◆ SELECTED EXTRACT
━━━━━━
A week ago needing to switch off, packed my bag and got on a plane to Dublin. Like many of us the tendency is to go further afield and forget wonderful places just on our door step but I was curious to see a bit of Ireland. Having a few friends there it was a great opportunity. Unfortunately an old Irish friend from my days in Cascais that I haven’t seen for ages was at that same time on holiday in Portugal (talk about strange coincidences or maybe she just knew I was coming over, only joking).
I was taken with Dublin instantly, loved the architecture but most of all I really fell in love with the doors of Dublin. I was totally unaware of their fame and seeing them I realised how stunning they are. Most of us know first impressions count. In Dublin they really got it just right; bright colours and imposing solid doors that appear wider than in the rest of Europe.
I was intrigued. During the early 18th century, Dubliners began to build elegant new homes beyond the walls of the original medieval town. These Georgian style townhouses had extremely strict rules prescribed to which they had to adhere; they were all, to the smallest detail, uniformly built so in order to set themselves apart, the residents of Georgian Dublin started painting their front doors whatever colour they fancied. For individuality they added ornate door-knockers, intricate designs, and elegant fanlights above the door plus wrought iron boot scrapers near the entrance.
━━━━━━
◆ DATA SUPPLIED
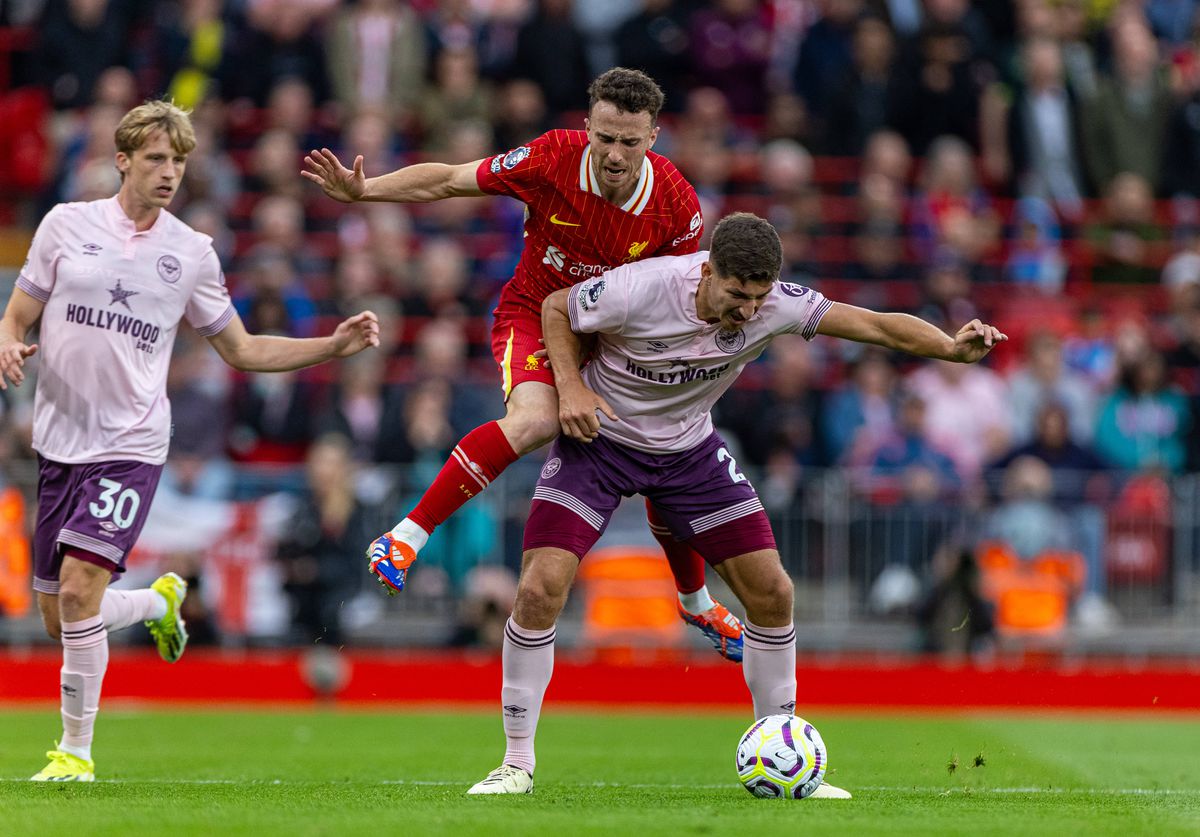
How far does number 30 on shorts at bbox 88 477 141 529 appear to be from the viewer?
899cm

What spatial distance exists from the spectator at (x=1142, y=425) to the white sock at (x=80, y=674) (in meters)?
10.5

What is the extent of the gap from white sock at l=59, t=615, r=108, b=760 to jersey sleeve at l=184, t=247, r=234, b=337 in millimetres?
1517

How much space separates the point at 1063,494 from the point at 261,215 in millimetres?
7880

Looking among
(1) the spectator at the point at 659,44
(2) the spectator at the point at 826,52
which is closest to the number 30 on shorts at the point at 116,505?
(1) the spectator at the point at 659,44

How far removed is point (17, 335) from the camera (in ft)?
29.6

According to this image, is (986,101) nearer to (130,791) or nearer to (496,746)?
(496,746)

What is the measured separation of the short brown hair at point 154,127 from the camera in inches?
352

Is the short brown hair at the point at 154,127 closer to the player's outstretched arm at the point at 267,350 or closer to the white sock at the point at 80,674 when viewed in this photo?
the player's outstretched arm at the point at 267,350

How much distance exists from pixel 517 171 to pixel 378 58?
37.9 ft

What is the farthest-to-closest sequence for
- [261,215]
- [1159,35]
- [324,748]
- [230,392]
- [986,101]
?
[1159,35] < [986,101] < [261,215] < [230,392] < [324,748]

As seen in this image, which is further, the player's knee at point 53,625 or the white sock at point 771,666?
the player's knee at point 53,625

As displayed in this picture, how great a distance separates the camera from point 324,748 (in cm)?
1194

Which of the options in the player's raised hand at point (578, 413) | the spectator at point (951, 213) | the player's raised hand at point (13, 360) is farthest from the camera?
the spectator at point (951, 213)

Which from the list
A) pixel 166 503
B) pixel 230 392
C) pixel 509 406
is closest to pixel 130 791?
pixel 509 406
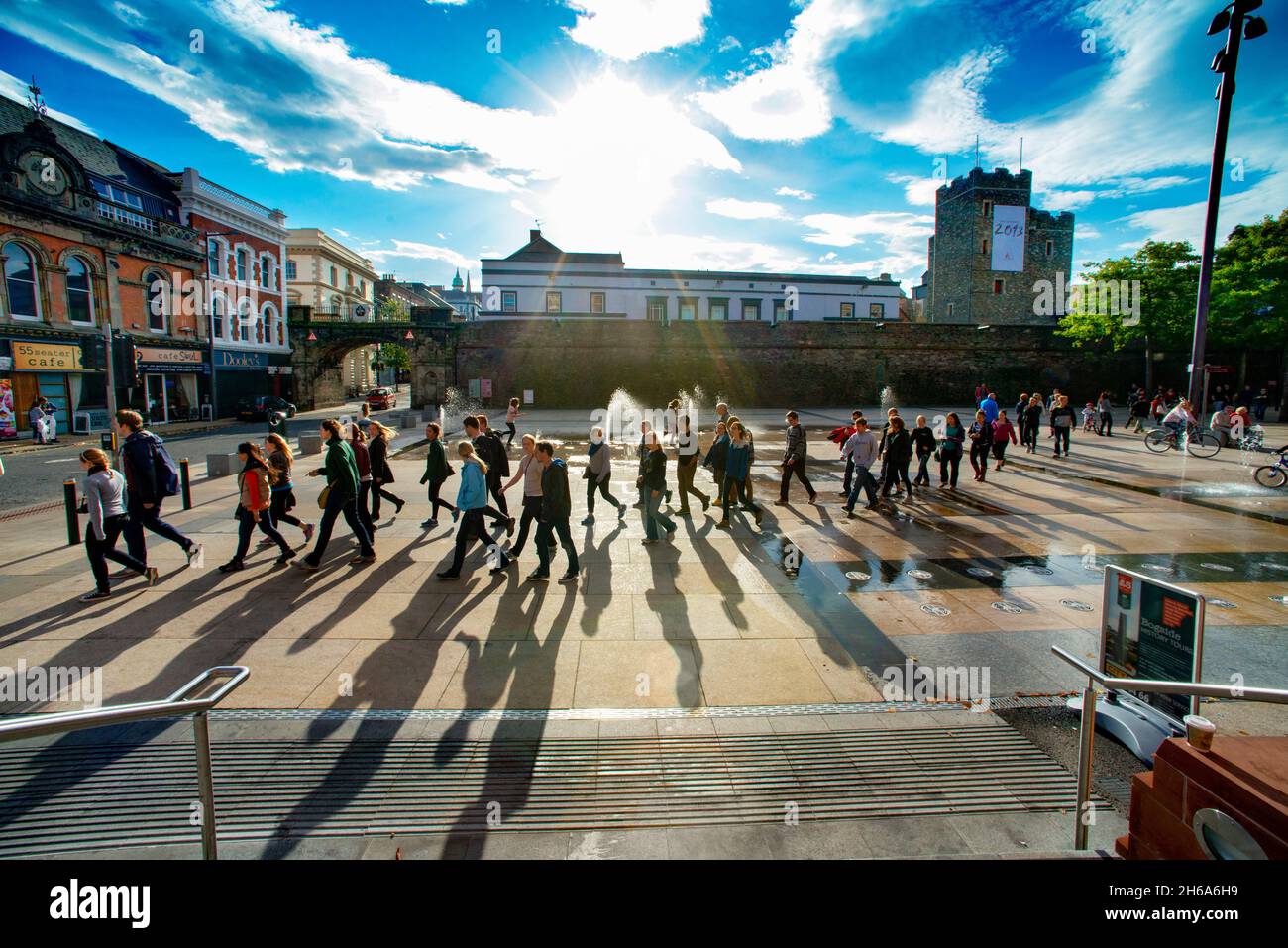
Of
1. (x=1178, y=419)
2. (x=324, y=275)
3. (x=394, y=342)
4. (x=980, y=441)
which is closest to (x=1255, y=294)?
━━━━━━
◆ TASKS TO PERFORM
[1] Repeat the passage from "A week ago needing" to "over, only joking)." in the piece on the doors of Dublin, word for word.
[2] Continue the piece about the doors of Dublin, picking up after its last sentence.

◆ RESPONSES TO THE TASKS
[1]
A week ago needing to switch off, packed my bag and got on a plane to Dublin. Like many of us the tendency is to go further afield and forget wonderful places just on our door step but I was curious to see a bit of Ireland. Having a few friends there it was a great opportunity. Unfortunately an old Irish friend from my days in Cascais that I haven’t seen for ages was at that same time on holiday in Portugal (talk about strange coincidences or maybe she just knew I was coming over, only joking).

[2]
Our very cheerful guide told us the story of Dublin women being tired of their husbands going in the wrong doors when they were drunk, and ending up, sleeping with the wrong woman so they painted the doors different colours to help them distinguish between them (could it be they just fancied a bit of variety and used that as an excuse?). I do prefer the part where he said some of the women had a great sense of humour and would change the colour while the husband was out to confuse him.
It seems I wasn’t the only one falling for these doors and around St. Patrick’s Day in 1970 a poster appeared in the window of the Irish Tourism offices in New York City which was to become one of Ireland’s most iconic modern images. “The Doors of Dublin” was the brainchild of Bob Fearon, who was struck by the beauty and symmetry of the Georgian doorways.
I Istayed in Dún Laoghaire, 10 minutes from Dublin on the DART, which is a lovely relaxing place so we had the best of both worlds and managed to find great restaurants and boutiques (a bit of retail therapy never hurts). There are so many places to go that it becomes difficult to say which is the best although we did enjoy the Irish Film Institute and managed to see In Your Hands from Lola Doillon. This place is cinema and great pub/food in a lovely old restored warehouse.
If you have time, do take the short drive (on empty motorways) to New Ross, in the county of Wexford and visit the Dunbrody - Ireland's Historic Emigrant Ship; it is by far the best ship guided tour. I found it innovative, informative and fun due to the way important historic facts together with the stories of the people that had to endure those difficult times were shared with us.
And lest you are wondering ‘hubby’ (whose birthday it was) was equally effusive about Ireland especially about Cavistans in Dun Laoghaire the best provisions store we have seen since Berlin.